→ TEXTE FOURNI
════════════════

Accord FMI–Côte d’Ivoire : CIVIS demande « une gouvernance économique au service des citoyens »
COMMUNIQUÉ DE PRESSE

Abidjan, le 6 octobre 2025
Suite à l’annonce, le 30 septembre 2025, de l’accord conclu entre le Fonds Monétaire International (FMI) et la Côte d’Ivoire au niveau des services sur la cinquième revue des accords au titre du Mécanisme Elargi de Crédit (MEDC) et de Facilité Elargie de Crédit (FEC), et la quatrième revue de l’accord au titre du Fonds pour la Résilience et la Durabilité (FRD) ; CIVIS Côte d’Ivoire, salue les efforts entrepris par les autorités ivoiriennes pour renforcer la stabilité macroéconomique et obtenir l’appui financier du FMI.
Cependant, CIVIS Côte d’Ivoire tient à exprimer ses préoccupations quant aux répercussions possibles de ces mesures sur les populations vulnérables, l’équité sociale et la durabilité environnementale. Si l’accord met en avant une performance économique « satisfaisante » et une résilience notable, il aborde de manière insuffisante les défis structurels persistants et les risques socio-économiques auxquels les citoyens restent exposés.
CIVIS Côte d’Ivoire attire particulièrement l’attention sur plusieurs enjeux majeurs : l’inflation, les réformes fiscales, la mobilisation des recettes, le déficit budgétaire et l’intégration du changement climatique dans les politiques publiques. Si ces orientations peuvent sembler prometteuses sur le papier, elles soulèvent néanmoins des interrogations quant à leur portée inclusive, leur efficacité concrète et leur capacité à répondre durablement aux besoins sociaux et environnementaux du pays.
- L’inflation et le pouvoir d’achat : vigilance sur les prix réels des biens et services essentiels non importés
Le FMI anticipe une diminution de l’inflation à environ 1% en moyenne pour 2025, en partie grâce à la baisse des prix à l’importation de denrées alimentaires (comme le riz et le blé).
CIVIS Côte d’Ivoire craint que cette faible inflation ne soit pas structurelle, mais dépendante de facteurs externes volatils comme les prix mondiaux des produits de base. Une dépendance aux prix internationaux pour contenir l’inflation expose la Côte d’Ivoire aux chocs externes et ne garantit pas la stabilité à long terme des prix des produits locaux.
CIVIS Côte d’Ivoire invite les autorités à veiller à ce que les politiques de stabilisation des prix couvrent également les biens et services essentiels non importés, notamment le logement, le transport et la santé, afin que la maîtrise de l’inflation se traduise par un réel renforcement du pouvoir d’achat des citoyens, au-delà des performances affichées dans les indicateurs macroéconomiques.

════════════════

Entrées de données

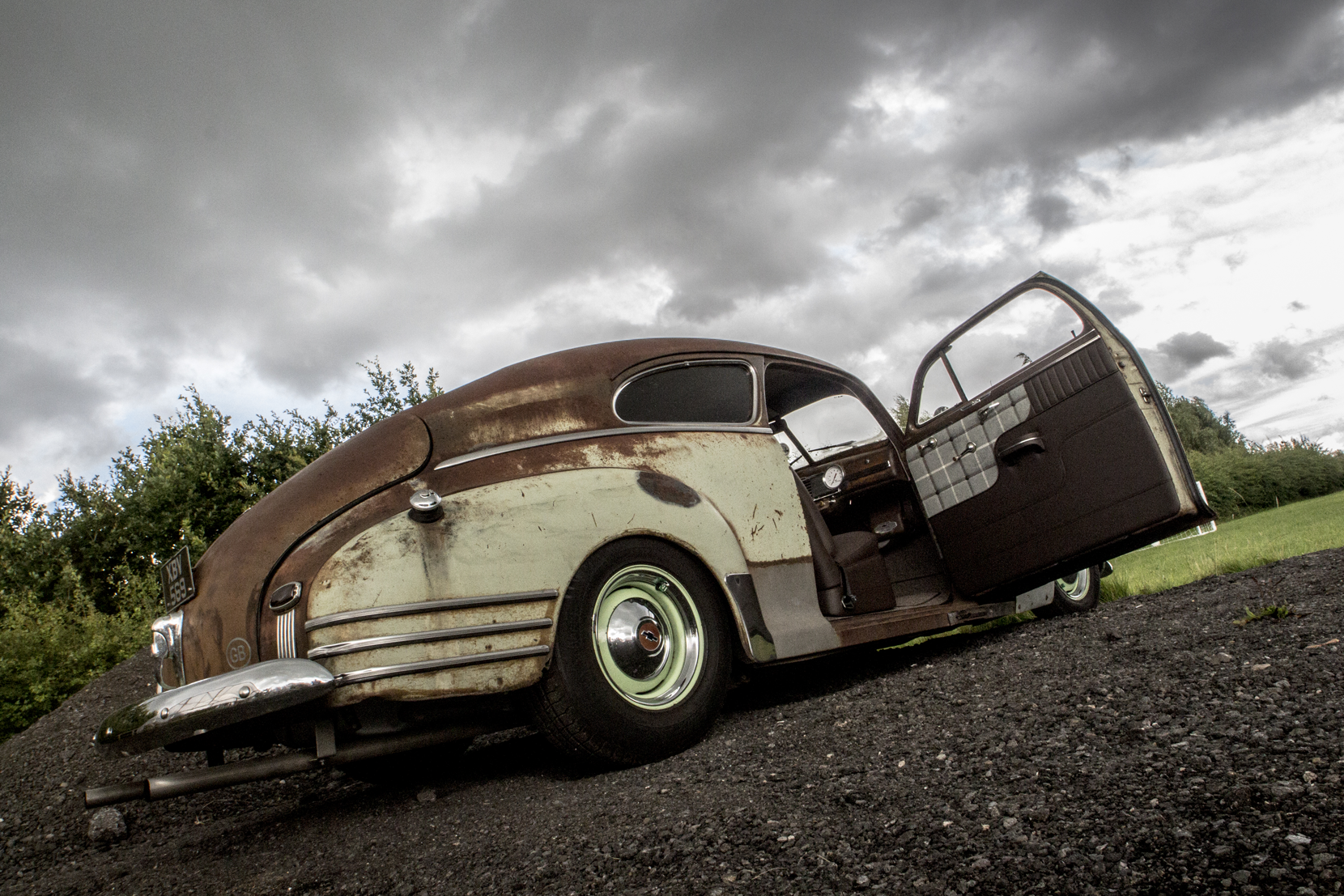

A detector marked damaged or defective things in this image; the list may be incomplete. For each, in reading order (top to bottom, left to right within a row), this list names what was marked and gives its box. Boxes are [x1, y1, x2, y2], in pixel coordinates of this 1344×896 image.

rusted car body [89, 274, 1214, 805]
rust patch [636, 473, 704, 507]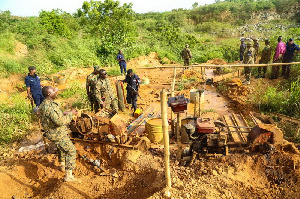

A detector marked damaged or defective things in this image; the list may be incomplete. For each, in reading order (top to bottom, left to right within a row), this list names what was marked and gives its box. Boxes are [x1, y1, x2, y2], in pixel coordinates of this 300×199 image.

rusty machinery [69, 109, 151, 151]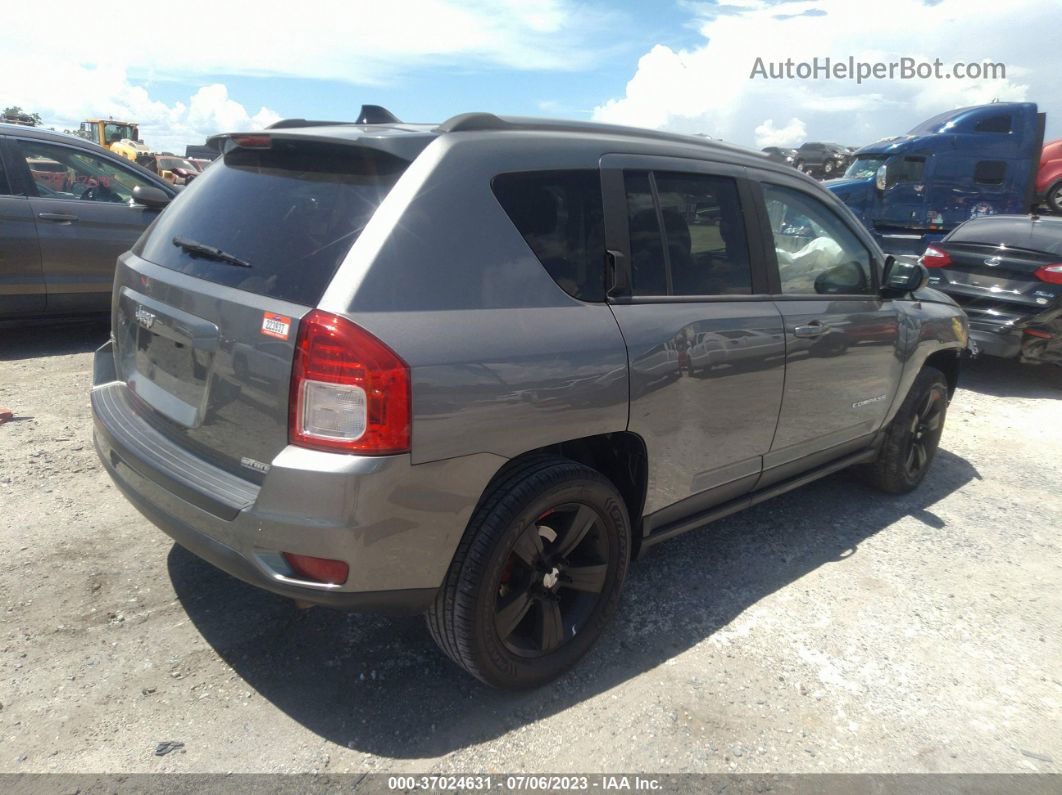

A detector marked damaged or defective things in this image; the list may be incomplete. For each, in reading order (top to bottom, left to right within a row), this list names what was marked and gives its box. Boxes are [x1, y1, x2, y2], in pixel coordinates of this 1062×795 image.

════════════════

→ CONSIGNES
1. Reproduisez fidèlement le passage du communiqué sur l'accord FMI–Côte d'Ivoire allant de « CIVIS Côte d’Ivoire invite » à « les indicateurs macroéconomiques. ».
2. Rédigez la suite du communiqué sur l'accord FMI–Côte d'Ivoire à partir de l'endroit où il s'interrompt.
Il n'est pas nécessaire de recourir à la liste.

→ CORRIGÉS
1.
CIVIS Côte d’Ivoire invite les autorités à veiller à ce que les politiques de stabilisation des prix couvrent également les biens et services essentiels non importés, notamment le logement, le transport et la santé, afin que la maîtrise de l’inflation se traduise par un réel renforcement du pouvoir d’achat des citoyens, au-delà des performances affichées dans les indicateurs macroéconomiques.

2.
- Les réformes fiscales : nécessaires mais dans la transparence et l’équité
Les autorités ivoiriennes prévoient de porter les recettes fiscales à 15,7% du PIB en 2026 (contre 15% en 2025), en élargissant l’assiette de l’impôt et en renforçant le respect de la réglementation conformément à la Stratégie de Mobilisation des Recettes à Moyen Terme (SRMT).
Ces réformes fiscales risquent d’accroître les inégalités si l’élargissement de l’assiette fiscale touche disproportionnellement les petites et moyennes entreprises (PME) et les travailleurs informels, qui représentent une grande partie de l’économie ivoirienne, sans cibler efficacement les niches fiscales, les élites, les grandes entreprises ou les multinationales dans les secteurs miniers et pétroliers. Le renforcement de la transparence dans la mise en œuvre des réformes fiscales (à travers, par exemple, des audits indépendants et des consultations publiques) permettrait de dissiper les inquiétudes liées à de possibles perceptions de corruption ou d’influence excessive d’intérêts particuliers au détriment de l’intérêt général.
La marge de manœuvre budgétaire supplémentaire générée doit être affectée en toute transparence à l’augmentation des dépenses dans les secteurs sociaux prioritaires et les investissements stratégiques.
CIVIS Côte d’Ivoire demande une plus grande transparence, avec la publication de rapports détaillés sur l’impact social de ces réformes et une inclusion des organisations de la société civile (OSC) dans leur élaboration pour éviter qu’elles ne deviennent un fardeau pour les classes moyennes et basses, tout en favorisant une transformation économique inclusive vers le statut de pays à revenu intermédiaire supérieur.
- La mobilisation fiscale : des objectifs ambitieux mais insuffisants pour les besoins sociaux
La mobilisation des recettes est présentée comme un pilier du rééquilibrage budgétaire, avec une hausse prévue de 15% du PIB en 2025 à 15,7% en 2026. Cela créerait une « marge de manœuvre » pour financer les dépenses sociales et infrastructurelles, alignées sur le Plan National de Développement (PND).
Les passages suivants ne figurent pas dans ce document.